Read the WeAreOCA blog post , The ethics of aesthetics http://www.weareoca.com/photography/the-ethics-of-aesthetics including all of the replies to it , and write a comment both on the blog page and in your blog. Make sure that you visit all of the links on the blog post.
This post was originally created in 2012 by Jose, and now has 52 comments…I may be a while…
The topic of the article was the worst drought in the Horn of Africa in 60 years, which showed no signs of abating, and how it was photographically represented…famine rears its ugly head even now.
Media work plays a huge part in not only telling stories of the people who are effected by the drought, but also in terms of fundraising. Our advertising value equivalent in July alone for east Africa coverage was over £13million. And the money raised from the appeal has raised a record breaking amount, helping the lives of over 3 million people in the HORN region
We decided to work with Alejandro towards the end of last year. A majority of coverage of the crisis came in July when parts of Somalia were declared famine zones. This is where 4 out of every 10,000 people are dying each day.
The public respond when a crisis is in the news but unfortunately the stories, as they always do in emergency situations, drop off the news agenda. Alejandro’s work for us, depicted a new and very relevant way to tell the story of the people in the HORN and a starting point for discussing the future.

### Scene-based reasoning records
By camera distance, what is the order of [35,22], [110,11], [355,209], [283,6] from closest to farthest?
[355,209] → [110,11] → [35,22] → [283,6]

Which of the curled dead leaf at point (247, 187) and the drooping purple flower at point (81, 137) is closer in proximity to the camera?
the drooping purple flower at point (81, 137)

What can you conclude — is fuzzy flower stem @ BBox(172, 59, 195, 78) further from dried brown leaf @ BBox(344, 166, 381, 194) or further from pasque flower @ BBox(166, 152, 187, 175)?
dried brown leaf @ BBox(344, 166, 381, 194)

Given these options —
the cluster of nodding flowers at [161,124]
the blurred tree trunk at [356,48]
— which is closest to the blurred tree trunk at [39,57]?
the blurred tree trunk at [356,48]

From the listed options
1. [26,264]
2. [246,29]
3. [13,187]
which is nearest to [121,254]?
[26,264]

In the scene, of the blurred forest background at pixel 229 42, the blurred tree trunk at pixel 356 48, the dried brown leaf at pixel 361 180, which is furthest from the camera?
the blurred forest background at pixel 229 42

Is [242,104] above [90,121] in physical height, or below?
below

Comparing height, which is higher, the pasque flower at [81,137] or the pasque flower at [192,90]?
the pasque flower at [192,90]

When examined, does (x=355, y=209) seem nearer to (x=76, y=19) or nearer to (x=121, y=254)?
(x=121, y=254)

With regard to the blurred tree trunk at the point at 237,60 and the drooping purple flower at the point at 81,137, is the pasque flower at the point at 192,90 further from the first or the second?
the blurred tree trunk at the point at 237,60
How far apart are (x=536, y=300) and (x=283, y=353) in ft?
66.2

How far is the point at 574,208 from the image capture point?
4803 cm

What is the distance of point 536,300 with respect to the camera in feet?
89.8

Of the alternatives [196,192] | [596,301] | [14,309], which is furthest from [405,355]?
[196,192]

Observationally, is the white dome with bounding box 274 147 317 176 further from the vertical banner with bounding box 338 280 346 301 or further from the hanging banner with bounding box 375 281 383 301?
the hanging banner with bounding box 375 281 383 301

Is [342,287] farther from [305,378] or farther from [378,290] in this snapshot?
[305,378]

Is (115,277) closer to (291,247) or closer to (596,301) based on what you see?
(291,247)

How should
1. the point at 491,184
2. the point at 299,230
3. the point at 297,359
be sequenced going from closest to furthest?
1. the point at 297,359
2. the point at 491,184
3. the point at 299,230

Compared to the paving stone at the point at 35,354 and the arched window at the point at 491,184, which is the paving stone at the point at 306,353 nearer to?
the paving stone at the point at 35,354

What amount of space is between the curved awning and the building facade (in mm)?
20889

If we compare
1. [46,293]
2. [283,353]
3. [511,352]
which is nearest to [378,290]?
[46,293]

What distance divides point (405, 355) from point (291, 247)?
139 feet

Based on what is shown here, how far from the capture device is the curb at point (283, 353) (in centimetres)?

### TO BE DONE
**1)** Quote the passage on drought photography, beginning at the words "The public respond" and stopping after "discussing the future.".
**2)** Pick out each line of the rows that contains the word "pixel".
The text and the rows were drawn from separate sources.

### EXPECTED RESULTS
**1)**
The public respond when a crisis is in the news but unfortunately the stories, as they always do in emergency situations, drop off the news agenda. Alejandro’s work for us, depicted a new and very relevant way to tell the story of the people in the HORN and a starting point for discussing the future.

**2)**
In the scene, of the blurred forest background at pixel 229 42, the blurred tree trunk at pixel 356 48, the dried brown leaf at pixel 361 180, which is furthest from the camera?
the blurred forest background at pixel 229 42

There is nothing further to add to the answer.